15.3. The party seeking indemnification hereunder shall promptly notify the indemnifying party in writing of any pending action and cooperate with the indemnifying party at the indemnifying party’s sole cost and expense. The indemnifying party shall immediately take control of the defense and investigation of such Action and shall employ counsel of its choice to handle and defend the same, at the indemnifying party’s sole cost and expense. The indemnified party may participate in and observe the proceedings at its own cost and expense.
16. Non-exclusivity
Automate America retains the right to perform the same or similar types of services for other companies and entities during the term of this Agreement and/or use the services of other companies to provide similar services.
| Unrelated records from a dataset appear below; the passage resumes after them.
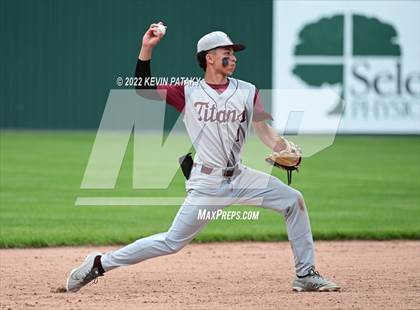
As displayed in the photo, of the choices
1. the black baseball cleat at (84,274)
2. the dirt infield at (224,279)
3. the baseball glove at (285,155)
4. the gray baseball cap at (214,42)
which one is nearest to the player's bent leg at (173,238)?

Customer also retains the right to hire any of the Appointed Workers directly, as long as Appointed Worker is an independent contractor, or direct employment of another company’s employee has been agreed upon in writing prior to company’s employee accepting employment.
17. Governing Law
This Agreement shall be governed by and construed in accordance with the laws of the State of South Carolina, without giving effect to South Carolina’s rules of conflicts of law, and regardless of the place or places of its physical execution and performance. The parties agree that all claims must be brought exclusively in courts of competent jurisdiction in Greenville, South Carolina.